Researchers at the German Cancer Research Center sequenced Xenopus laevis oocytes to examine this gene, with the results showing association with large preribosomal particles (>60S), suggesting that the gene plays a role in the assembly and processing of ribosomal subunits.

Investigation into the RIOX1 gene at The University of Texas MD Anderson Cancer Center on mouse embryos shows evidence that over-expression of the gene is associated with osteoporosis in adult mice. Ablation of the RIOX1 gene in cells of the Prx1-expressing mesenchymal (related to embryonic connective tissue) lineage causes an acceleration of osteochondrogenic (bone or cartilage forming) differentiation and a larger skeleton in adult mice, whereas mesenchyme-specific over-expression of RIOX1 inhibits formation of bone and cartilage resulting in dwarfism and osteopenia. RIOX1 is a chromatin modifier and negatively regulates mesenchymal progenitor differentiation, as well as Osterix activity.

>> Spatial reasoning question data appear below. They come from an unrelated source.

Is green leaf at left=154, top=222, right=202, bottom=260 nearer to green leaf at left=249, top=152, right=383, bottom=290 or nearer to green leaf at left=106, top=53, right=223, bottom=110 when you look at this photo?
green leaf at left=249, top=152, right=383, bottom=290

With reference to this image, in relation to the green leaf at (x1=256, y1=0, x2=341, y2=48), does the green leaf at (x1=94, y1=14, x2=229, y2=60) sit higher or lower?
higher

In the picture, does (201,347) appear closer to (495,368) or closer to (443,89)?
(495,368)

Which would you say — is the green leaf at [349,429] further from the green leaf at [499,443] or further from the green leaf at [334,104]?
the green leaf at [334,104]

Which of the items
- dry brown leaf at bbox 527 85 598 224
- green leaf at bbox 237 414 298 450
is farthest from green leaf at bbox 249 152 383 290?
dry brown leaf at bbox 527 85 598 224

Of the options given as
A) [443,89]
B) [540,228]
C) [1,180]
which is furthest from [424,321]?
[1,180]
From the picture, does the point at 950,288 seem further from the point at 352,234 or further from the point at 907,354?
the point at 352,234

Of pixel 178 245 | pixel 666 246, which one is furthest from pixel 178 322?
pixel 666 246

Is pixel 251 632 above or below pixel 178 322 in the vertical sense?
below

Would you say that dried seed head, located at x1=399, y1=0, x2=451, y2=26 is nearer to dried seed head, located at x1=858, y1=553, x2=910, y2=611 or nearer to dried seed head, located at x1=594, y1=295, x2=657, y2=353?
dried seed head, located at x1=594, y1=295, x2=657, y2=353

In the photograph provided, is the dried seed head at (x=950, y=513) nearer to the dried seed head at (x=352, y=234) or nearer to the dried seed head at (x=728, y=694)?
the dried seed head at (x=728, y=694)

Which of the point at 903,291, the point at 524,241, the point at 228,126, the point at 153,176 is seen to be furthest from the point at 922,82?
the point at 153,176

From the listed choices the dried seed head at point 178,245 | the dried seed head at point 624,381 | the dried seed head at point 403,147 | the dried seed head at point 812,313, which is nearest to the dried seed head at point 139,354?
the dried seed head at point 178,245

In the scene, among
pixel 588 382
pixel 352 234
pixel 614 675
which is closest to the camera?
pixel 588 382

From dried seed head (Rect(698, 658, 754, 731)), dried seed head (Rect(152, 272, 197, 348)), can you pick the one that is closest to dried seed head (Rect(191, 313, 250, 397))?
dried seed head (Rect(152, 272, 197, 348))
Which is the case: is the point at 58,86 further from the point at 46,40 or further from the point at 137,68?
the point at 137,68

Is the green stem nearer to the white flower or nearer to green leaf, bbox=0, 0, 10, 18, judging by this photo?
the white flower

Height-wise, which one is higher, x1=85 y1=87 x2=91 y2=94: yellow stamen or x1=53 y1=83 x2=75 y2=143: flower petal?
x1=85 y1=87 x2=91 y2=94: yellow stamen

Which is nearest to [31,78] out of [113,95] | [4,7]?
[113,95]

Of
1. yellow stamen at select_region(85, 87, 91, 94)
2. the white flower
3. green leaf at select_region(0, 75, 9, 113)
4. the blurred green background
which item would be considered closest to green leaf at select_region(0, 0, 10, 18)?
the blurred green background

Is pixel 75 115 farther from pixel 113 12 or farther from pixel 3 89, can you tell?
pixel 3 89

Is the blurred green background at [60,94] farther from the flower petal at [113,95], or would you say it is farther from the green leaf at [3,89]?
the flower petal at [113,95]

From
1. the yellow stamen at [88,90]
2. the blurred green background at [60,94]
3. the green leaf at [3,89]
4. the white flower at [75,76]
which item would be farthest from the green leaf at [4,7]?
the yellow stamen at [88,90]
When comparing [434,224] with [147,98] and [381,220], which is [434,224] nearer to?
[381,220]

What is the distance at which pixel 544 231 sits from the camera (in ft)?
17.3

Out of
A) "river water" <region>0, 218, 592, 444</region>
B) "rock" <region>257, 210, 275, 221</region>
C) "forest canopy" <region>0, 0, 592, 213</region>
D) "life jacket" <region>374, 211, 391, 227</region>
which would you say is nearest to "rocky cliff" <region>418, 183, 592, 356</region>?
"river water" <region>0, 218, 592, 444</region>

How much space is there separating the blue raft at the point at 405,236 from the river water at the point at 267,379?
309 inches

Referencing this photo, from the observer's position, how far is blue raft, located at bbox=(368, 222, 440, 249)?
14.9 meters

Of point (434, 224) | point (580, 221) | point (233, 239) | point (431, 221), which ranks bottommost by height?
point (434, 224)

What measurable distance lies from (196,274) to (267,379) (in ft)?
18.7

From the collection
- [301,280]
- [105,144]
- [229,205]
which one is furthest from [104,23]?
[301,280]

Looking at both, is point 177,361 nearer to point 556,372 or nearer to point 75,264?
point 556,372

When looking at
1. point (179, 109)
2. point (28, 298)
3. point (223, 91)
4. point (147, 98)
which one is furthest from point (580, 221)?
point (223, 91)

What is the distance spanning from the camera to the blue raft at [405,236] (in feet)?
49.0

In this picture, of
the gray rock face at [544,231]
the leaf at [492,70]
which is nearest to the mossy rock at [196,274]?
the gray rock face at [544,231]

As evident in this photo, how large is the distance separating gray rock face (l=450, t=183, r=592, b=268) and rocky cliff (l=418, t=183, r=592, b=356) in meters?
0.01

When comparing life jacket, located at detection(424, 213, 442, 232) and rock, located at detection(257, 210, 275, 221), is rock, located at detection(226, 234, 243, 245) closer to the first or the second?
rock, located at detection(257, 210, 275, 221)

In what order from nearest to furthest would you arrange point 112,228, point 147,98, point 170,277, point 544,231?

Research into oncogenic and osteolytic functions of RIOX1 in castration-resistant prostate cancer showed upregulated levels of the gene in advanced primary prostate tumors compared to normal tissue or tumors with low Gleason scores. Forced expression of RIOX1 promoted cell survival and invasion of prostate cancer cells. In contrast, knockdown of RIOX1 resulted in decreased cell survival and increased sensitivity to the chemotherapy medication docetaxel.

== Other research ==
Analysis of healthy human hematopoietic cells compared to Acute Myeloid Leukemia cell lines found that expression levels of RIOX1 closely correlates with the malignant potential of colorectal cancer and renal cell tumors. Acute Myeloid Leukemia (AML) is caused by the malignant transformation of hematopoietic (blood forming) stem cells, in cases of loss of differentiation and uncontrolled proliferation. The RIOX1 gene was not present in the AML KG1/ KG1a cell lines, and researchers found that the lack of the gene in these cells is due to hyper-methylation of the promoter. This is referred to as a "stem cell-like" system. Ectopic (unusual) expression of RIOX1 in KG1a cells inhibits proliferation and rDNA transcription. The gene impacts the transition from stem cells to progenitors (differentiated cells) by modification or regulation of gene expression.

There is evidence that the loss of the RIOX1 restores cell proliferation and reduces cell death after exposure to ionizing radiation. Radiation causes damage to DNA, and influence of epigenetic modifications affect the efficiency of repair to DNA. DNA damage is cytotoxic and becomes lethal when not repaired.Double strand breaks are harmful, and can be repaired through homologous recombination or nonhomologous end-joining. Removal of the RIOX1 gene improves levels of homologous recombination repair but not nonhomologous end-joining repair in irradiated oral mucosal epithelial cells and irradiated bone marrow cells. High expression of RIOX1 maintains methylation of the cyclic GMP-AMP synthase (cGAS) protein at lysine residue 491 at a low level, and therefore impedes homologous recombination repair and decreases cellular tolerance to ionizing radiation. A RIOX1 dependent mechanism involved in the function of this cGAS enzyme is necessary for the regulation of ionizing radiation-elicited homologous recombination repair. RIOX1 was also shown to abolish the monomethylation of K491 in cGAS, disrupting interactions between cGAS and SGF29. Without the K491 monomethylation, cGAS binds to poly(ADP-ribosyl)ated poly(ADP-ribose) polymerase 1 and blocks homologous recombination repair.

Research at the Shanghai Synchrotron Radiation Facility purified the RIOX1 protein in order to determine the structure, perform GST pull-down assay, hydroxylation activity analysis, size-exclusion chromatography, and isothermal titration calorimetry. Results indicated that oligomerization is essential in the function if catalytic activity in the protein. Results also indicated that tetramerization is required for the protein to catalyze hydroxylation effectively.